We did indeed discuss introducing such an application in the year 2011. However, for resource reasons we then decided not to acquire (or download) any software that meets these needs.
I can therefore confirm that company X did not at any point functionally install, introduce and/or use this software, neither for commercial nor for any private purposes.
Please inform your client about this.
As we know representatives from both company Y and Z, we ask you to refrain from such conjecture about our business practices and possible use of licensing. A private phone call would have served to clear up this obvious misunderstanding without the need for unnecessary legal action.
Company X is an honest, ISO-certified business, which fulfills its assigned duties at all times based on partnership. Of course you are more than welcome to find out more about our business procedures at any time.
If you would like to contact us in person, please find our details below. If you or your client would like to make a formal apology, please address it to my personal address.
X refers to the company where the download took place. Y is a current distribution partner and Z is a former distribution partner. The reply irritated us, for one because it is not explicitly denied that ArchivistaBox Community was obtained although this is implied, and secondly because such a reply is utterly naive; the corresponding downloads are clearly documented by log entries on the pages of the internet provider.
Even if the download was carried out not by X but by a third party, this does not mean X is off the hook. Anyone who runs an internet domain is, under certain conditions, liable for downloads in that domain even if it was hacked, but without a doubt if a known third party (e.g. an employee or delivery staff) carried out the download. In this specific case it must be added that the CFO of company X (which in fact declares a turnover of 145 million) who wrote the reply, also holds the office of President of the Administrative Board of the former distribution partner Z. As stated
above, this is all seems rather naive to us, to put it mildly.

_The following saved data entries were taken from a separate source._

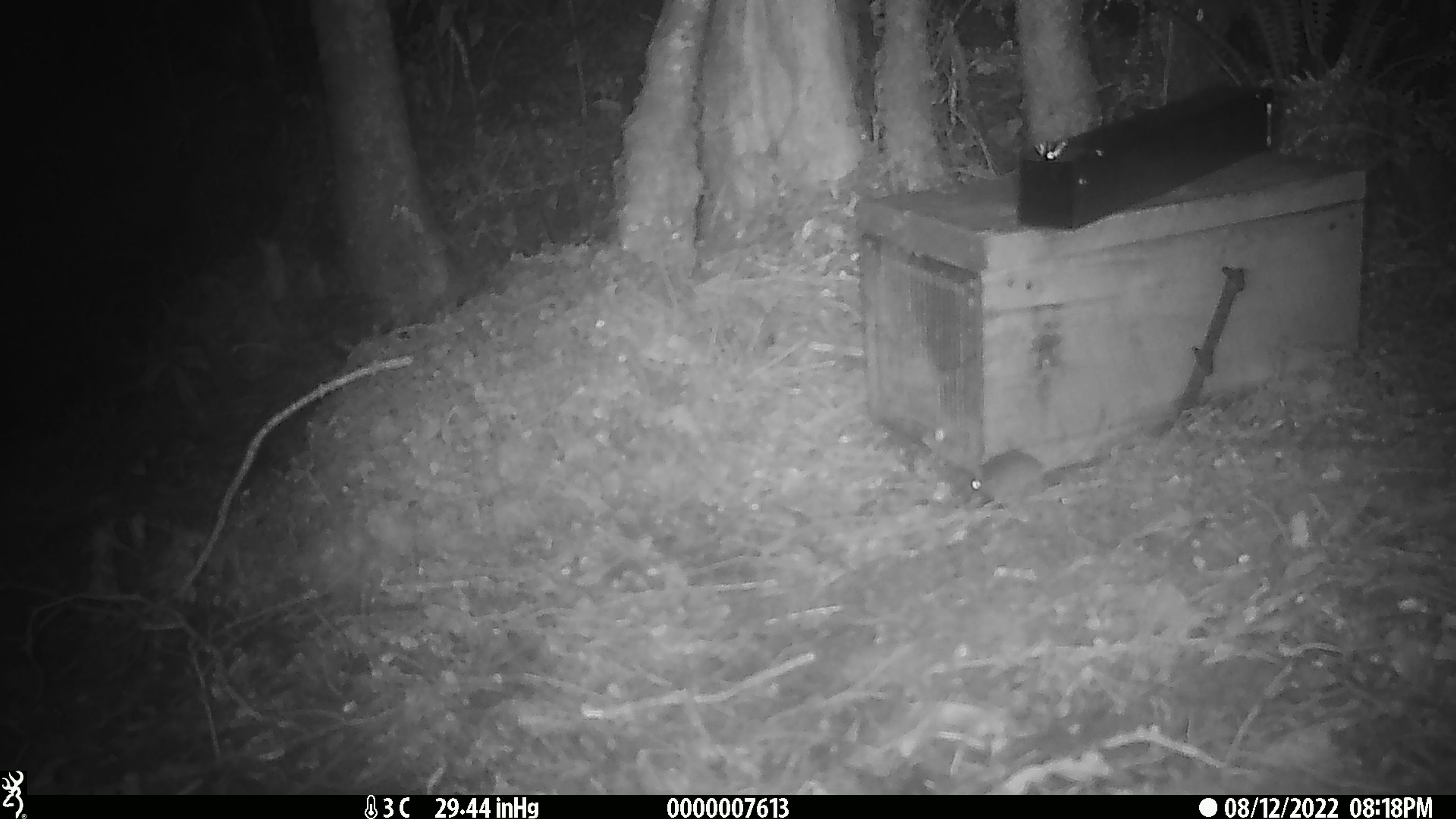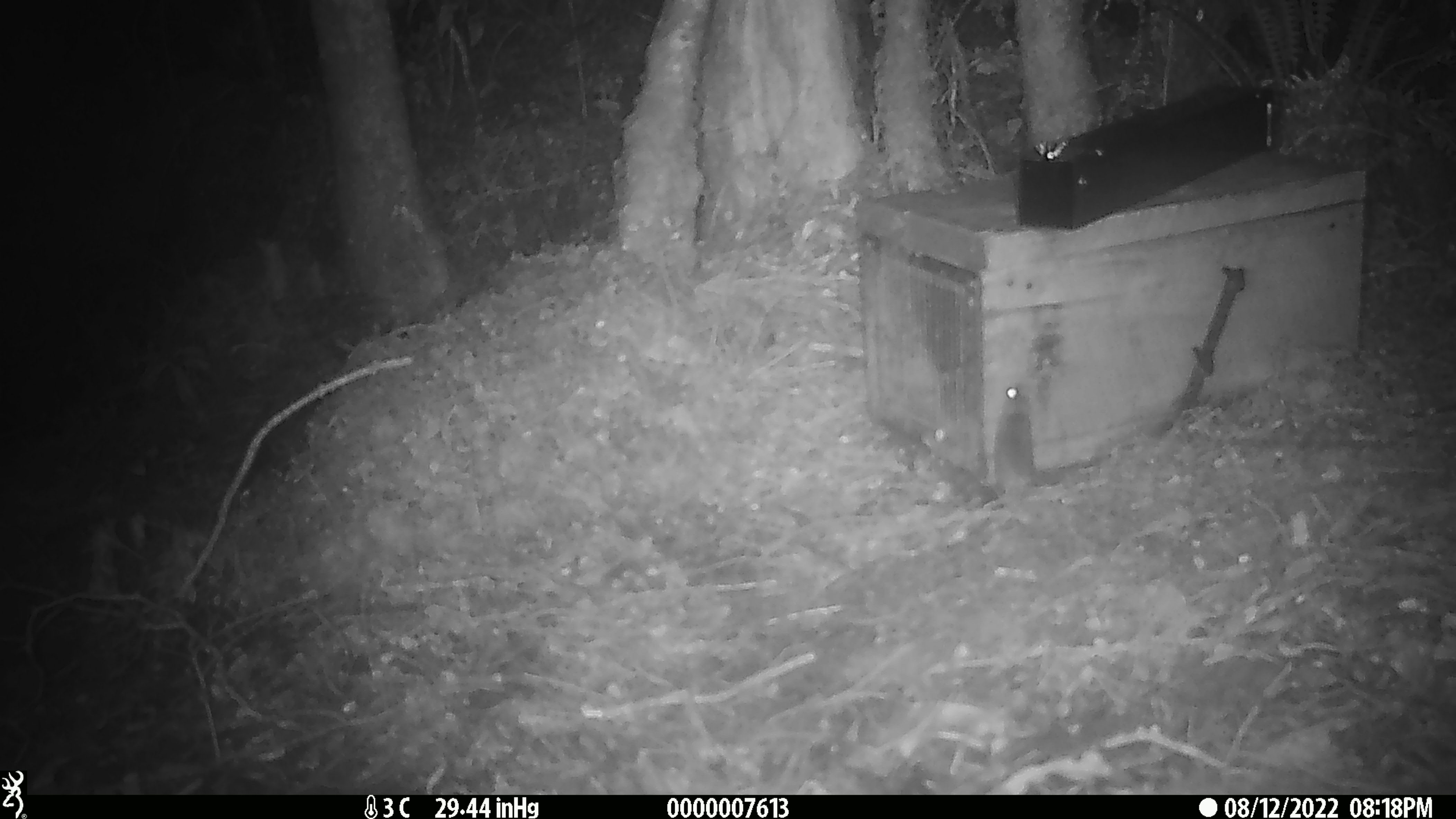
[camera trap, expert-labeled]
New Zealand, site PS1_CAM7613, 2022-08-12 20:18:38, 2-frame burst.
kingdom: Animalia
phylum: Chordata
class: Mammalia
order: Rodentia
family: Muridae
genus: Mus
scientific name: Mus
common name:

Registration in the shop.archivista.ch shop for Community users
For this reason, we have decided to rerail our downloads. In order to obtain ArchivistaBox Community, registration with shop.archivista.ch is now necessary. The required ISO file can then be obtained free of charge. At the end of the process, an email containing a link will be sent, under which the ISO file will be available for a few hours. Should we also identify any misuse with this process as well, we would be forced to cancel downloads of the Community CDs entirely.
Finally: Zero-install for all (private use)
With the introduction of Community user registration, we have introduced another new feature: zero-install. This means that you enter your IP data in the shop (incl. Mac address) directly when making your free download. You then receive a CD which does not have be installed. Just insert CD (or USB stick), load ArchivistaBox and you are ready to begin using ArchivistaBox. Software couldn’t be any simpler, and that is why this section will be short and sweet.
Finally II: Zero-install for customers and companies
As of now, zero-install is also available for all customers. Furthermore, commercial ArchivistaBoxes can also be tested by commercial interested parties. Companies can test a virtualised entity (or the WebClient) without limitation for a few days or weeks on our server; in addition, you are welcome to contact our official distribution partners or us directly. We would also like to remind you here that an online demo with approx. 5 million pages is available. Here, too, the motto applies: DMS couldn’t be any simpler.